A wave of new product managers, brought in around this time, were eager to make their mark but lacked deep knowledge of Sonos’s ecosystem. One designer noted it was “the opposite of normal feature creep”—while product designers typically push for more features, in this case they were the ones advocating for focusing on the basics.
As a product designer, this role reversal is particularly telling. Typically in a product org, designers advocate for new features and enhancements, while PMs act as a check on scope creep, ensuring we stay focused on shipping. When this dynamic inverts—when designers become the conservative voice arguing for stability and basic functionality—it’s a major red flag. It’s like architects pleading to fix the foundation while the clients want to add a third story. The fact that Sonos’s designers were raising these alarms, only to be overruled, speaks volumes about the company’s shifting priorities.
The situation became more complicated when the app refactor project, codenamed Passport, was coupled to the hardware launch schedule for the Ace headphones. One of my sources described this coupling of hardware and software releases as “the Achilles heel” of the entire project.
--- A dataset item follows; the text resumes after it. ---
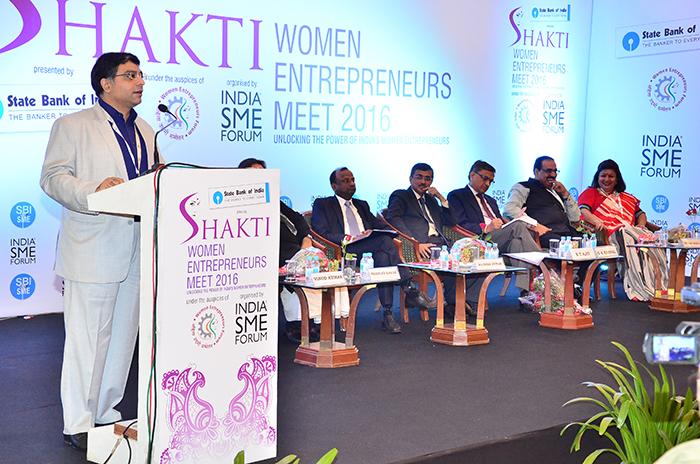 Mr.Vinod Kumar, President India SME Forum giving the key note address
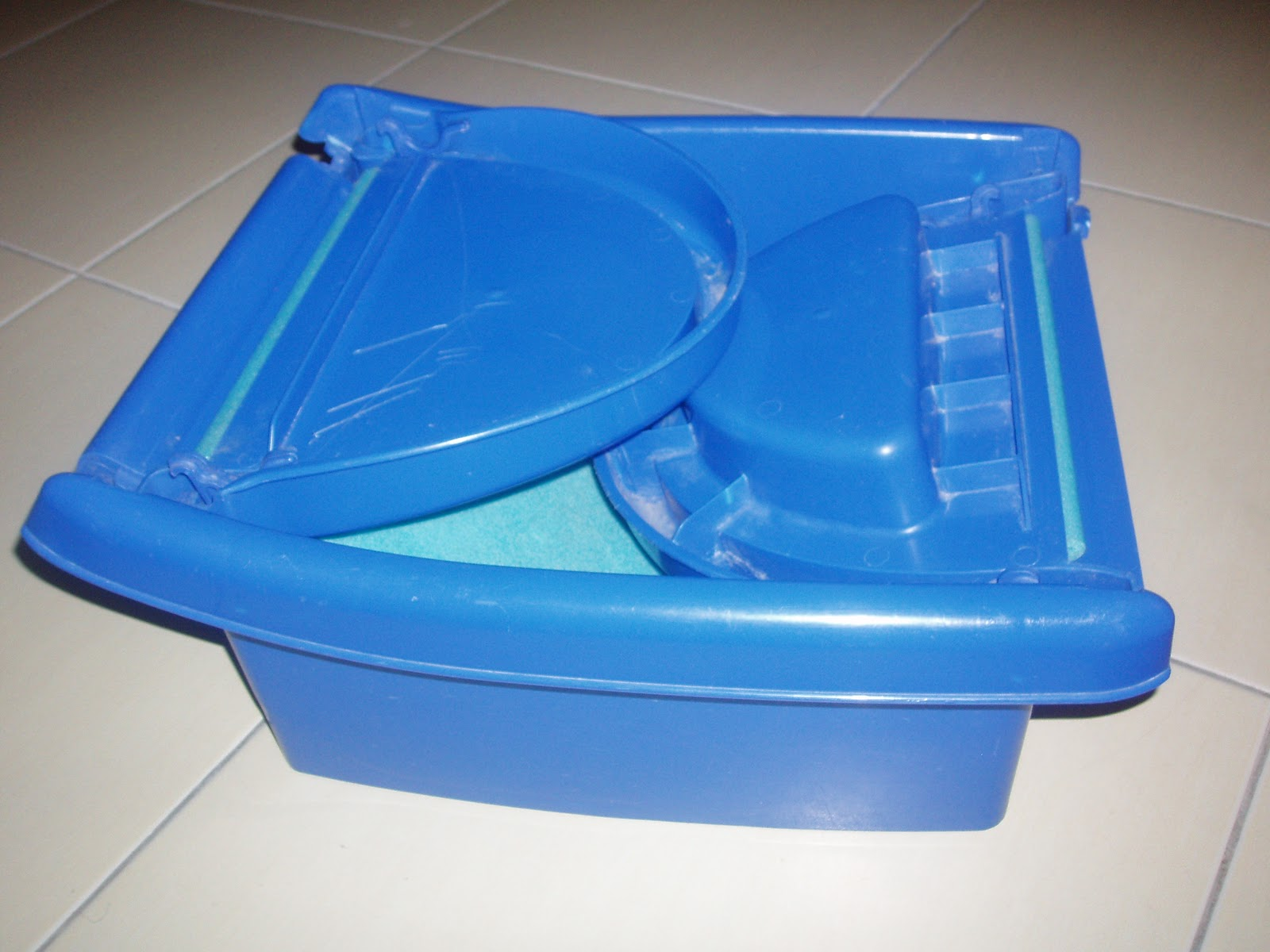 myjunkmyprecious safety first baby bath tub. Black Bedroom Furniture Sets. Home Design Ideas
With the Ace’s launch date set in stone, the software team faced immovable deadlines for what should have been a more flexible development timeline. This decision and many others, according to another source, were made behind closed doors, with individual contributors being told what to do without room for discussion. This left experienced team members feeling voiceless in crucial technical and product decisions. All that careful research and testing began to unravel as teams rushed to meet the hardware schedule.
This misalignment between product management and design was further complicated by organizational changes in the months leading up to launch. First, Sonos laid off many members of its forward-thinking teams. Then, closer to launch, another round of cuts significantly impacted QA and user research staff. The remaining teams were stretched thin, simultaneously maintaining the existing S2 app while building its replacement. The combination of a growing backlog from years prior and diminished testing resources created a perfect storm.
Feeding Wall Street
Measurement myopia can lead to unintended consequences. When Sonos became public in 2018, three metrics the company reported to Wall Street were products registered, Sonos households, and products per household. Requiring customers to register their products is easy enough for a stationary WiFi-connected speaker. But it’s a different issue when it’s a portable one like the Sonos Roam when it’ll be used primarily as a Bluetooth speaker. When my daughter moved into the dorms at UCLA two years ago, I bought her a Roam. But because of Sonos’ quarterly financial reporting and the necessity to tabulate product registrations and new households, her Bluetooth speaker was a paperweight until she came home for Christmas. The speaker required WiFi connectivity and account creation for initial setup, but the university’s network security prevented the required initial WiFi connection.
The Content Distraction
Perhaps the most egregious example of misplaced priorities, driven by the need to show revenue growth, was Sonos’ investment into content features. Sonos Radio launched in April 2020 as a complimentary service for owners. An HD, ad-free paid tier launched later in the same year. Clearly, the thirst to generate another revenue stream, especially a monthly recurring one, was the impetus behind Sonos Radio. Customers thought of Sonos as a hardware company, not a content one.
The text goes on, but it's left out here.